I spent a day driving around Brooklyn visiting tree pits that had been disturbed in the process of putting in new sidewalks and that needed fresh topsoil. A young, ceaselessly energetic landscaper named Byron and I hopped from Hendrix Street to Bergen Street to Benson Avenue, giving modest Ginkgoes a light blanket of earth the color of pumpernickel. We were putting them to bed.
The topsoil provides nutrients for those roots that had just been nudged by shovels and backhoes, but beyond that it’s just a beautiful coating, a frame for the urban trunks and limbs that deserve the best exhibition possible. If it were me walking out my front door in the morning, I would like to see a tree with its feet in that rich, dark dirt.
Visiting tree after tree, I felt melancholy. I knew that this was the last gasp of the season for me. From now on it will be too cold to pour concrete, too frigid for planting, and an arborist has nothing to do but hibernate with the bears. This has actually been three seasons, spring, summer and fall, but it feels like one rush of communion with trees and tree culture, which I’m so grateful to have stumbled into.
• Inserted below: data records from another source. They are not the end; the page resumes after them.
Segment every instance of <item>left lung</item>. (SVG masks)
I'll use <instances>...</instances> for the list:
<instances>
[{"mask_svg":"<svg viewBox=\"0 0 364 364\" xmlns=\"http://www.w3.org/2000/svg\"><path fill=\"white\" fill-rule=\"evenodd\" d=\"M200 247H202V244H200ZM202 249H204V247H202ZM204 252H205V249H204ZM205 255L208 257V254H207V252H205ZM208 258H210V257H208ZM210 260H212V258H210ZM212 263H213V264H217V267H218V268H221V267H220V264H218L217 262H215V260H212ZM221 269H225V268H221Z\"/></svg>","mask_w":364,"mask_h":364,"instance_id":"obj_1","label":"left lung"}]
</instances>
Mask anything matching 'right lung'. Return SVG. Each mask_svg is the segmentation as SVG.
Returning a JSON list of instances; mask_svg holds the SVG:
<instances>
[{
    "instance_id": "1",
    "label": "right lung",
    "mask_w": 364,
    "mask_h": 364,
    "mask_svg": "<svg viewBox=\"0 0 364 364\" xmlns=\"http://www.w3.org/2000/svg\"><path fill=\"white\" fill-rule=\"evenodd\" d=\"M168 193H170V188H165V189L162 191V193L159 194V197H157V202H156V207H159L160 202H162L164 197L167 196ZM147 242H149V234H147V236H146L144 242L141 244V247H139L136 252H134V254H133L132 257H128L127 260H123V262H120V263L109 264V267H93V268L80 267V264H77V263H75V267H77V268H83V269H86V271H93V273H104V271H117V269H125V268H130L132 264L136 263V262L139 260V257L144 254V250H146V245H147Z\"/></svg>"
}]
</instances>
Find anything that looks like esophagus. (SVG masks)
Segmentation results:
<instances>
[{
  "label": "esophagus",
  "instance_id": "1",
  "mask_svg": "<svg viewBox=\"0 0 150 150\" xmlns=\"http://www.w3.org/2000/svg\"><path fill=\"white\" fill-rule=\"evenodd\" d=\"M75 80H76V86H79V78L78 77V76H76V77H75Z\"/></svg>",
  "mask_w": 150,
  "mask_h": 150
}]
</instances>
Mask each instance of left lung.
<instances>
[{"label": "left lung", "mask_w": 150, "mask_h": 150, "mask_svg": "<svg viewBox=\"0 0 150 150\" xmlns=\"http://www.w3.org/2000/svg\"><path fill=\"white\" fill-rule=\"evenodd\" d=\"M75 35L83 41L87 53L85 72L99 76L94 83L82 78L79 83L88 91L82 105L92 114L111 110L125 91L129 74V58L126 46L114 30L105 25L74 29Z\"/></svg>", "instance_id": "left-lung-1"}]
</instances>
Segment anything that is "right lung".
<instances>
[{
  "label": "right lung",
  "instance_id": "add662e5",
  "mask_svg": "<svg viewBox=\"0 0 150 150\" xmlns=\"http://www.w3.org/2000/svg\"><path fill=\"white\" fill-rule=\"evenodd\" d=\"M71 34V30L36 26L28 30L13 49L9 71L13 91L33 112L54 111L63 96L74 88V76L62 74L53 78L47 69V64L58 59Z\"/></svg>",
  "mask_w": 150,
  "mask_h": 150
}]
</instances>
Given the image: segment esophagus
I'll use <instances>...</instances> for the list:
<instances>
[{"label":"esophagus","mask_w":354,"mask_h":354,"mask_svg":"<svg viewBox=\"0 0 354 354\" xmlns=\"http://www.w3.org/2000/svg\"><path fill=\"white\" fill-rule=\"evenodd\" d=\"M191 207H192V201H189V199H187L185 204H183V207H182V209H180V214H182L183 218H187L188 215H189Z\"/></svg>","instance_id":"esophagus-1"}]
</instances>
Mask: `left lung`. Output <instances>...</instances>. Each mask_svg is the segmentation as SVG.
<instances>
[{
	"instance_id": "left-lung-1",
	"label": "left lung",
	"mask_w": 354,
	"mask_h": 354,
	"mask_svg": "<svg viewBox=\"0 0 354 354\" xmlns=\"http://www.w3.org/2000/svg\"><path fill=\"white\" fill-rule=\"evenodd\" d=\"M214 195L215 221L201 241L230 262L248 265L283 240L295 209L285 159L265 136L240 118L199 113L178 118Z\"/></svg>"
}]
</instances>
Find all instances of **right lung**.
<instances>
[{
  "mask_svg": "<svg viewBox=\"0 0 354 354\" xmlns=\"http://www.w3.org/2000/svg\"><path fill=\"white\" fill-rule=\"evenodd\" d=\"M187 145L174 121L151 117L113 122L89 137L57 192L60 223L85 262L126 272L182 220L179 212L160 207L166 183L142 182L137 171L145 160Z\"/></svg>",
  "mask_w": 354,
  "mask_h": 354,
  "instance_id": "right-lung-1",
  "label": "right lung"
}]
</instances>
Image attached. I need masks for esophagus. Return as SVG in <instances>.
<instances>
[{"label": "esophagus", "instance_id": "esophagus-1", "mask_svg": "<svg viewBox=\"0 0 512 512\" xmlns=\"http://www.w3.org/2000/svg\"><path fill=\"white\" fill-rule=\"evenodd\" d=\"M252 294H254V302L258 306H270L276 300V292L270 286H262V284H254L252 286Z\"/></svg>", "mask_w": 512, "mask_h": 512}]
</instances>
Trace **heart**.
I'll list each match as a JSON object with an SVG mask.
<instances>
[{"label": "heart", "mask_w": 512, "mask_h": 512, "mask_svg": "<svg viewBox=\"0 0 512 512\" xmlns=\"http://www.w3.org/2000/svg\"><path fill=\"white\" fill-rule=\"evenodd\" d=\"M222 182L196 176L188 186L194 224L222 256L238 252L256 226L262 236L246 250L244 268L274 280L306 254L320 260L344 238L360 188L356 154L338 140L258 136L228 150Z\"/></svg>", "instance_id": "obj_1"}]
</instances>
I’ve loved the prehistoric looking roots of plane trees pushing out over the sidewalk. Nothing can stop them.
It’s difficult to tell the types of deciduous trees without their leaves, and so I don’t know whether the two dead giants that crashed across our driveway this fall were oaks or maples or sweetgums. Gil’s chainsaw rendered them into neat circles ready to decompose in pieces in the forest, the final stage in the existence of a tree. Meanwhile, the stored power of the living trees all around is banked like a fire, waiting for the warm weather, which I think of as I lie on the couch watching the kiln-seasoned logs burn in our fireplace, with half an eye watching the men wage war in Kagemusha.
Sad as I am to leave the world of trees until the end of winter, I tell myself that the change of season is not a dying, but a gathering of energy, required for the buds that will soon enough come around.
2 responses to “Putting the Season to Bed”
Thank you! I’ll still be thinking – and writing — about trees.
I will miss your outstanding tree musings.